Terry Erwin estimates that a hectare of rainforest canopy contains a thousand trillion individuals belonging to a hundred thousand species, most of them invertebrates.44 Ant mosaics could be a factor in the forces that cause some of these species to evolve in the first place. On islands such as the Galápagos, populations evolve independently from others of their kind, diverging into separate species.
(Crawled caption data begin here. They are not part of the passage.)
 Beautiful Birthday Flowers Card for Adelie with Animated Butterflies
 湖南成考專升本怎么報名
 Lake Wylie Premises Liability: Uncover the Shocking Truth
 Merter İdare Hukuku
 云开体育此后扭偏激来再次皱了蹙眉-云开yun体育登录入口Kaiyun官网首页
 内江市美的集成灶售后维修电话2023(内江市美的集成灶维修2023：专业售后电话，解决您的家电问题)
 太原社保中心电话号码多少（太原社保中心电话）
Similarly, both tree crowns and ant territories can function much like islands for small, fast-breeding insects.45 But rather than being isolated like the Galápagos in an ocean of water, crowns and territories exist within a quiltlike sea of other crowns and territories, each combination of which is acceptable to a different degree to each canopy-dwelling insect.46 A beetle species, for example, may thrive where its food tree is occupied by a carpenter ant, but be killed where weaver ants live on the same tree species. Populations of that beetle will therefore come and go across the landscape as their ideal island habitats, defined by both ants and trees, change over the centuries. And so it must be for countless other canopy residents.